◆ Task brief:
Swap every "grassy bank" for "grassy shore" in the items, keeping everything else the same, and leave the pictures out of your answer.
----- Supplied entries -----
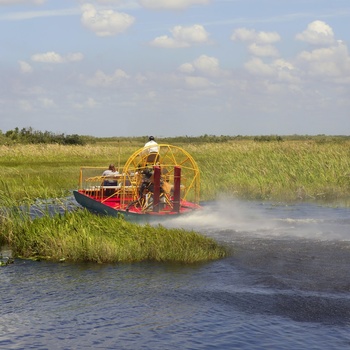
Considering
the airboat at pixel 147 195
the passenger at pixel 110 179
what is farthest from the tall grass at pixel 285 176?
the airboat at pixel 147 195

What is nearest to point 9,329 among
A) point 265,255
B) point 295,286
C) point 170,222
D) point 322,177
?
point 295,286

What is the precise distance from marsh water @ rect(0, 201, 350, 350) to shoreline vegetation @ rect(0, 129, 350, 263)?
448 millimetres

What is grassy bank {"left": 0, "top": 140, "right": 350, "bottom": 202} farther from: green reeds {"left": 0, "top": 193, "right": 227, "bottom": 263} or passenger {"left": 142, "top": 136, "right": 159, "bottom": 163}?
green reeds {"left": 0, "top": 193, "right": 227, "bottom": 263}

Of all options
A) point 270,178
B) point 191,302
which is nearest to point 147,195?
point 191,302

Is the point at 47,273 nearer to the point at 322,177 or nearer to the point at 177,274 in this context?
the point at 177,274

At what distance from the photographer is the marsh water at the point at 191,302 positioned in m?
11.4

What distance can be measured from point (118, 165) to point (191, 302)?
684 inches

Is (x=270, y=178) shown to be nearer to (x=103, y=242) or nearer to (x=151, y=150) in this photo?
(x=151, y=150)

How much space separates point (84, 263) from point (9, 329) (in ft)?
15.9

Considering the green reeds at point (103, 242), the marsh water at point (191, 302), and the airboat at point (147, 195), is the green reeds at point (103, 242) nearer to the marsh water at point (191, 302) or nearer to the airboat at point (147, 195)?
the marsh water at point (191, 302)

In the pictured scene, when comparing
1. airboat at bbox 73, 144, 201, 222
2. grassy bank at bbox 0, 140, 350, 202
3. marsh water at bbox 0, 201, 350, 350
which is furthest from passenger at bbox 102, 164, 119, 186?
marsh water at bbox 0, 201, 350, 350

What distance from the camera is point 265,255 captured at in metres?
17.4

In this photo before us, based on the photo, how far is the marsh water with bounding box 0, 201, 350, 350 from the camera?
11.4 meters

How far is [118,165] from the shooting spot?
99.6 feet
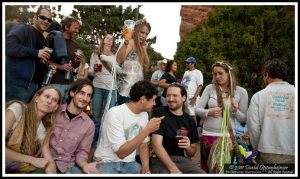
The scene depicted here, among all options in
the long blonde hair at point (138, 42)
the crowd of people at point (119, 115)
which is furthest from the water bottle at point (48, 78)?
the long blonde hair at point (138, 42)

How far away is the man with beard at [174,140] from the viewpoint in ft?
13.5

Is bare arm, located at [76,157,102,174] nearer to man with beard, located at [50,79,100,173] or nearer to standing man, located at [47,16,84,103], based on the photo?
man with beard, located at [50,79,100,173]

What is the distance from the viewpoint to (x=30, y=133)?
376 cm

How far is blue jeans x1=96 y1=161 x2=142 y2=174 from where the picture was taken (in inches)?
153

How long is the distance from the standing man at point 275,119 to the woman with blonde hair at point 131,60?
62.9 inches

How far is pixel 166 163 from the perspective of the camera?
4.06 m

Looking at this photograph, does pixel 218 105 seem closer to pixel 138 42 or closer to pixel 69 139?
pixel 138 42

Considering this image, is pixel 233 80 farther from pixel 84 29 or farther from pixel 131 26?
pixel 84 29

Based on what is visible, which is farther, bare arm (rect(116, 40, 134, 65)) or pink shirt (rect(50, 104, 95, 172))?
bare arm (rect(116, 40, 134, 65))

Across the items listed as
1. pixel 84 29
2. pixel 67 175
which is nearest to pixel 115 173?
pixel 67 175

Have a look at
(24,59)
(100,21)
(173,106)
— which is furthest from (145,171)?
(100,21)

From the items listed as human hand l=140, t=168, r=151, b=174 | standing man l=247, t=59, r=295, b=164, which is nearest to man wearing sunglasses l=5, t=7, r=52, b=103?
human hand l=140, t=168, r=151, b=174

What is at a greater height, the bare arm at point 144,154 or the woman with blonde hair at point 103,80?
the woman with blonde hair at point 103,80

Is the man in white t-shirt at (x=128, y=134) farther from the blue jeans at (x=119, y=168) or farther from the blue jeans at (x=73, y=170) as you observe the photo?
-----
◆ Complete output:
Considering
the airboat at pixel 147 195
the passenger at pixel 110 179
what is farthest from the tall grass at pixel 285 176?
the airboat at pixel 147 195

What is nearest to point 9,329 among
A) point 265,255
B) point 295,286
C) point 170,222
D) point 322,177
?
point 295,286

What is the precise distance from marsh water @ rect(0, 201, 350, 350) to shoreline vegetation @ rect(0, 129, 350, 263)?
448 millimetres

What is grassy shore {"left": 0, "top": 140, "right": 350, "bottom": 202} farther from: green reeds {"left": 0, "top": 193, "right": 227, "bottom": 263} or passenger {"left": 142, "top": 136, "right": 159, "bottom": 163}?
green reeds {"left": 0, "top": 193, "right": 227, "bottom": 263}

Of all options
A) point 270,178
B) point 191,302
which is nearest to point 147,195?
point 191,302

Is the point at 47,273 nearer to the point at 322,177 or nearer to the point at 177,274 in this context?
the point at 177,274

At what distance from the photographer is the marsh water at the point at 191,302 positioned in m?
11.4

What distance can be measured from point (118, 165) to point (191, 302)?
684 inches

Is (x=270, y=178) shown to be nearer to (x=103, y=242) or nearer to (x=151, y=150) in this photo?
(x=151, y=150)

How much space separates point (84, 263) from point (9, 329) (in ft)?
15.9

Considering the green reeds at point (103, 242), the marsh water at point (191, 302), and the airboat at point (147, 195), is the green reeds at point (103, 242) nearer to the marsh water at point (191, 302) or nearer to the airboat at point (147, 195)?
the marsh water at point (191, 302)

In the pictured scene, when comparing
1. airboat at bbox 73, 144, 201, 222
2. grassy shore at bbox 0, 140, 350, 202
3. marsh water at bbox 0, 201, 350, 350
which is furthest from passenger at bbox 102, 164, 119, 186?
marsh water at bbox 0, 201, 350, 350

What distance from the camera is point 265,255 captured at in metres?
17.4

In this photo before us, based on the photo, how far is the marsh water with bounding box 0, 201, 350, 350 from the camera?
11.4 meters

How far is [118,165] from the shooting spot?
99.6 feet
The scene depicted here, among all options in
the long blonde hair at point (138, 42)
the crowd of people at point (119, 115)
which is furthest from the water bottle at point (48, 78)?
the long blonde hair at point (138, 42)

How far away is the man with beard at [174,140] from the viewpoint in ft?
13.5

Is bare arm, located at [76,157,102,174] nearer to man with beard, located at [50,79,100,173] or nearer to standing man, located at [47,16,84,103], based on the photo?
man with beard, located at [50,79,100,173]

What is the distance from the viewpoint to (x=30, y=133)?
376 cm

How far is blue jeans x1=96 y1=161 x2=142 y2=174 from where the picture was taken (in inches)?
153

How long is the distance from the standing man at point 275,119 to the woman with blonde hair at point 131,60?
62.9 inches

How far is pixel 166 163 from the perspective of the camera?
4.06 m

Looking at this photograph, does pixel 218 105 seem closer to pixel 138 42 or closer to pixel 69 139?
pixel 138 42

Considering this image, is pixel 233 80 farther from pixel 84 29 or farther from pixel 131 26?
pixel 84 29

Based on what is visible, which is farther, bare arm (rect(116, 40, 134, 65)) or pink shirt (rect(50, 104, 95, 172))?
bare arm (rect(116, 40, 134, 65))

Across the items listed as
1. pixel 84 29
2. pixel 67 175
which is nearest to pixel 115 173?
pixel 67 175

Have a look at
(24,59)
(100,21)
(173,106)
— which is furthest from (145,171)?
(100,21)

From the items listed as human hand l=140, t=168, r=151, b=174 | standing man l=247, t=59, r=295, b=164, which is nearest to man wearing sunglasses l=5, t=7, r=52, b=103?
human hand l=140, t=168, r=151, b=174

What is at a greater height, the bare arm at point 144,154 or the woman with blonde hair at point 103,80?
the woman with blonde hair at point 103,80

Is the man in white t-shirt at (x=128, y=134) farther from the blue jeans at (x=119, y=168) or farther from the blue jeans at (x=73, y=170) as you observe the photo?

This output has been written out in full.